消化器の病気は内科医と外科医の連携が必須であり、看護師をはじめとする多くのスタッフが関わります。専門領域問わず当院のスタッフに共通しているのは“どんな状況でも諦めない”という気持ちです。もちろん無理な治療をしたり、何かを強制したりするようなことはありませんが「これ以上できることがない」とこちらからお話することはまずありません。たとえ完治は難しい状態であっても、抗がん薬治療により、がんの縮小や病変の切除を目指したり、緩和ケアチームと協力して体や心さまざまな“つらさ”を改善したりすることは可能です。また、患者さんがご自宅で安心して生活が続けられるように、入院早期からリハビリテーション科のスタッフも積極的に介入します。 “病気だけ”を診るのではなく“目の前にいる1人の患者さん”に対して責任を全うするのが我々の信念です。

データソースからの記録:
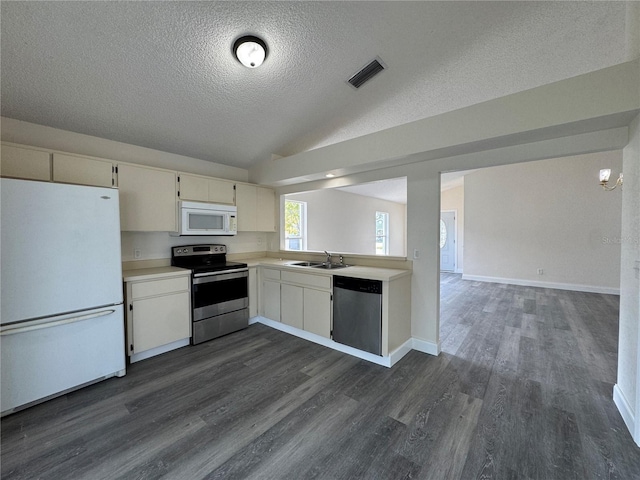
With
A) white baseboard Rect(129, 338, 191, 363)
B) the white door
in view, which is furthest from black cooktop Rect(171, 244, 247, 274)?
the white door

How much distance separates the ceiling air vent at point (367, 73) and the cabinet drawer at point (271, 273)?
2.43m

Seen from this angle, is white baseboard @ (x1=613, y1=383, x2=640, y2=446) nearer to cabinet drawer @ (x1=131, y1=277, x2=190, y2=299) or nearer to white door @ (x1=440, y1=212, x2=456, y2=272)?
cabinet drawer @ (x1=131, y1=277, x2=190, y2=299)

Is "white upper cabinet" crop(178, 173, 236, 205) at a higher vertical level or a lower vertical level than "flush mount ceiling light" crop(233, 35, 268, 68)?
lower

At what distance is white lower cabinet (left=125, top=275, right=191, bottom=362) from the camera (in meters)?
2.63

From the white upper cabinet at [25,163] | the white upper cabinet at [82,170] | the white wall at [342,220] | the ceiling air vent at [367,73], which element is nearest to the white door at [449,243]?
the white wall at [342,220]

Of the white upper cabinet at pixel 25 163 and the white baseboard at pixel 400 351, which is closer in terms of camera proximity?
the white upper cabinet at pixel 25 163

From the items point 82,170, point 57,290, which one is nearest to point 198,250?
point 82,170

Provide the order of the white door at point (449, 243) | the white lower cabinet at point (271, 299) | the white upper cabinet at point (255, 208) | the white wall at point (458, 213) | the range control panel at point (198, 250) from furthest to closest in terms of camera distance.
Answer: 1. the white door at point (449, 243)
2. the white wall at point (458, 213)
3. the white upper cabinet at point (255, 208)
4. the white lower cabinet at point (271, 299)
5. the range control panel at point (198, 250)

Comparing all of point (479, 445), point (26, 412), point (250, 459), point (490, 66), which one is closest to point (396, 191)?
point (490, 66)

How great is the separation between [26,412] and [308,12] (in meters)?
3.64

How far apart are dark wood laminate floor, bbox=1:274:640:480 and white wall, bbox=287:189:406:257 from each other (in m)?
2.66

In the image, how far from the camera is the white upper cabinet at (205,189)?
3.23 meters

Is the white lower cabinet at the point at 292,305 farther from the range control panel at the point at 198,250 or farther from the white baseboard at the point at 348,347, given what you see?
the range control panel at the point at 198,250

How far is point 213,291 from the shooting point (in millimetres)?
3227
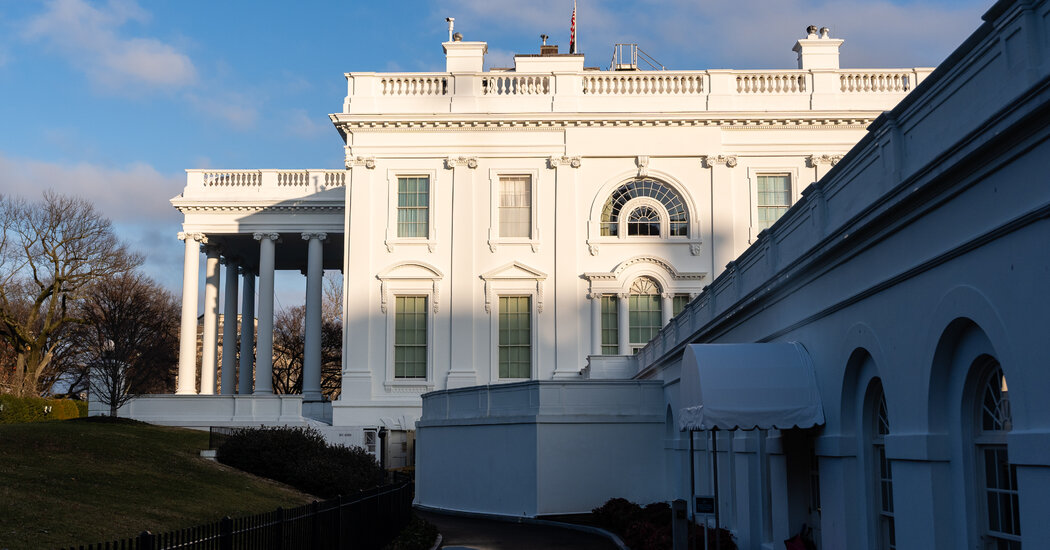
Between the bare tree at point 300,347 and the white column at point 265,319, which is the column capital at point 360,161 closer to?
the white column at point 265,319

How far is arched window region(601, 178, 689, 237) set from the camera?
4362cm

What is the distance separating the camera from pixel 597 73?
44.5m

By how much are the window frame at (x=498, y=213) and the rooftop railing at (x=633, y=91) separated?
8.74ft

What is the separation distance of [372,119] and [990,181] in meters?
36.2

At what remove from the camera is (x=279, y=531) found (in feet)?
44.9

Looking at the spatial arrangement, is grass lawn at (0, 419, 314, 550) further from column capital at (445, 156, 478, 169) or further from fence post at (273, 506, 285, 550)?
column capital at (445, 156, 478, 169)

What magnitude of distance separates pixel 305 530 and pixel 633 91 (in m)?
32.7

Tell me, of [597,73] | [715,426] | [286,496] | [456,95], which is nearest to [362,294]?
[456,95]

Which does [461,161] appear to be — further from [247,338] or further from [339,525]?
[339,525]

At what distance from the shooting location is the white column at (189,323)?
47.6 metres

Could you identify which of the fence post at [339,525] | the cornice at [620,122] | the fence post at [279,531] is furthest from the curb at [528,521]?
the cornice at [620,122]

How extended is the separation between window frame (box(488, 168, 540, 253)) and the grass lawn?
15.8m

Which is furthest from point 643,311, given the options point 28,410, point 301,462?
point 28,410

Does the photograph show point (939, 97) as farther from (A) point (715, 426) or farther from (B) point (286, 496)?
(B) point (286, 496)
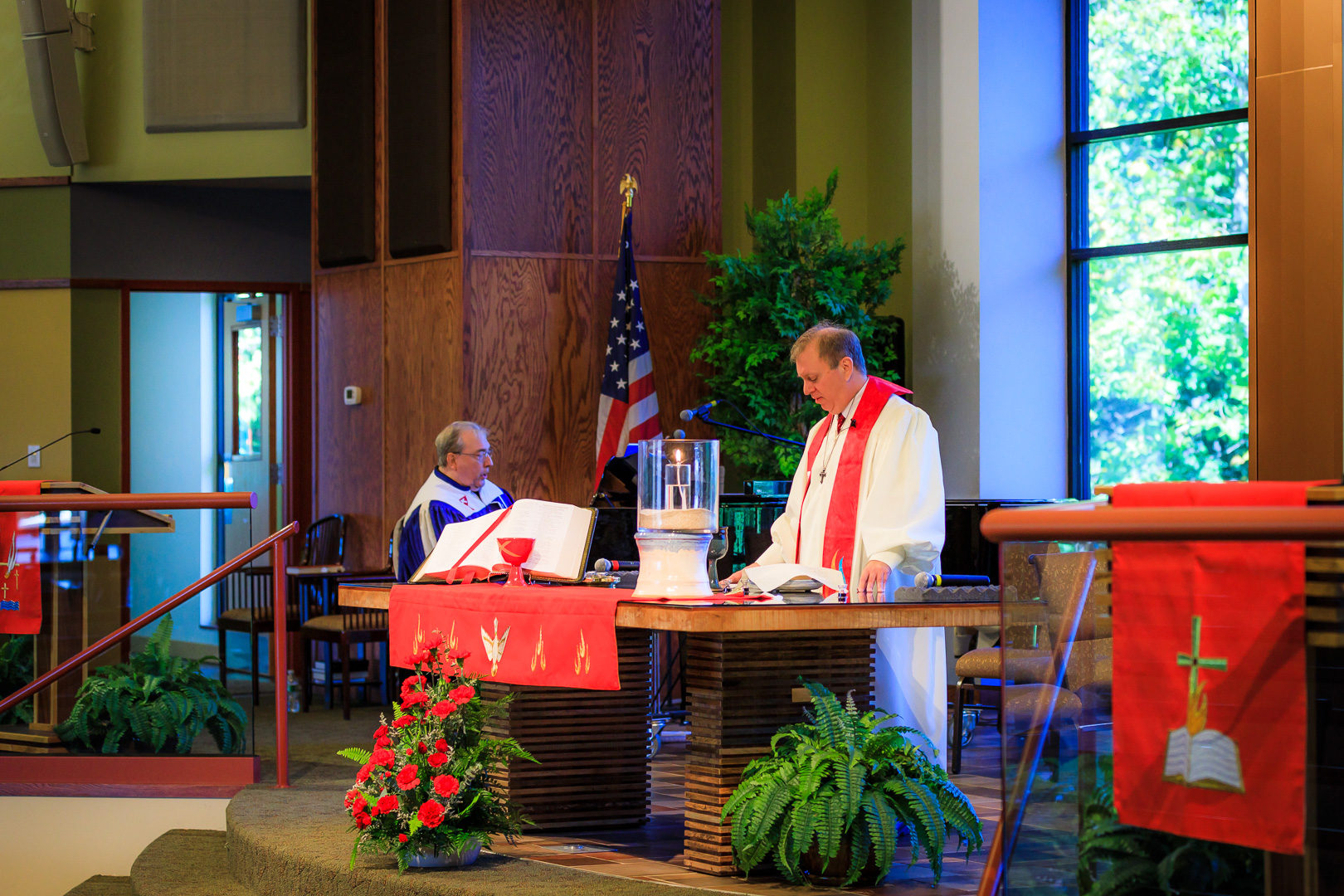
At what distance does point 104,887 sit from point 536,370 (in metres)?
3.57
...
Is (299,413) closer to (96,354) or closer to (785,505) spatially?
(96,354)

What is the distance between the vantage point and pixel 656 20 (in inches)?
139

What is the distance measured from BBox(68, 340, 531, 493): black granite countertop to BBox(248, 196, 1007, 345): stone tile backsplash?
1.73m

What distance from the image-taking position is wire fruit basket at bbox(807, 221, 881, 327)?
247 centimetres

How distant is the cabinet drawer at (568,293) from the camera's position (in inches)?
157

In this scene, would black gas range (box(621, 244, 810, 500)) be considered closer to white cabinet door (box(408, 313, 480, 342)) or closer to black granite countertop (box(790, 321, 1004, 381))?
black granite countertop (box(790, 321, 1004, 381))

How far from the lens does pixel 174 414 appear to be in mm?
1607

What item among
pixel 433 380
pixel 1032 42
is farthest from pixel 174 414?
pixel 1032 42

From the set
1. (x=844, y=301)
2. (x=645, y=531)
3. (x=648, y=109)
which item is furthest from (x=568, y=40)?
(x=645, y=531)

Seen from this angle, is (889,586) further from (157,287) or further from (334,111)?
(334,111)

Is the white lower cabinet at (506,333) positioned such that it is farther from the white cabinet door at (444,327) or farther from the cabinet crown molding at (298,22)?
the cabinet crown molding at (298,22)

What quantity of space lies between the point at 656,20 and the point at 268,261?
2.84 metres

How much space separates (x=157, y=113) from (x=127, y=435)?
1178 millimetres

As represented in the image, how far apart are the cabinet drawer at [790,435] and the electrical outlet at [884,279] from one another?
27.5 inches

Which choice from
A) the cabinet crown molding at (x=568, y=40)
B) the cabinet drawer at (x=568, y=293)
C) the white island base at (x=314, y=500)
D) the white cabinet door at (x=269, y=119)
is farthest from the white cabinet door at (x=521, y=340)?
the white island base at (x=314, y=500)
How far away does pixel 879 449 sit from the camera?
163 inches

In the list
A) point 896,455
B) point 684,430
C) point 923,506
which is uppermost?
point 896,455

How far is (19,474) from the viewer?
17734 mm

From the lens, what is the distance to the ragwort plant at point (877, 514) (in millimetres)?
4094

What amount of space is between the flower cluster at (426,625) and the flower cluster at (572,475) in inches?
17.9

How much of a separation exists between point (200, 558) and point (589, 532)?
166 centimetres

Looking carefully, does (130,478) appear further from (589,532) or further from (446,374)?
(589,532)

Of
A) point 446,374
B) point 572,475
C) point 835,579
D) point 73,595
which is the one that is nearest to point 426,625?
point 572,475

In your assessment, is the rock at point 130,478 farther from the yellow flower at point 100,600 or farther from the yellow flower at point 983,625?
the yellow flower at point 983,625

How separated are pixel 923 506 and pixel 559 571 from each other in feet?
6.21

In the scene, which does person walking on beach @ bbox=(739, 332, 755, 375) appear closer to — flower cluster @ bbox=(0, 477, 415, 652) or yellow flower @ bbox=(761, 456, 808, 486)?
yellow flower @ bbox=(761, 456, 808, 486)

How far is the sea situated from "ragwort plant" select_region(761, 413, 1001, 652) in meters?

- **やってみよう**
本文を読んで、次の問いに答えなさい。
1. 消化器の病気で連携が必須とされているのは、どの医師とどの医師か。
2. 体や心のさまざまな“つらさ”を改善するために協力する相手は何か。
3. 入院早期から積極的に介入するのは、どの科のスタッフか。

- **解答欄**
1. 内科医と外科医です。
2. 緩和ケアチームです。
3. リハビリテーション科のスタッフです。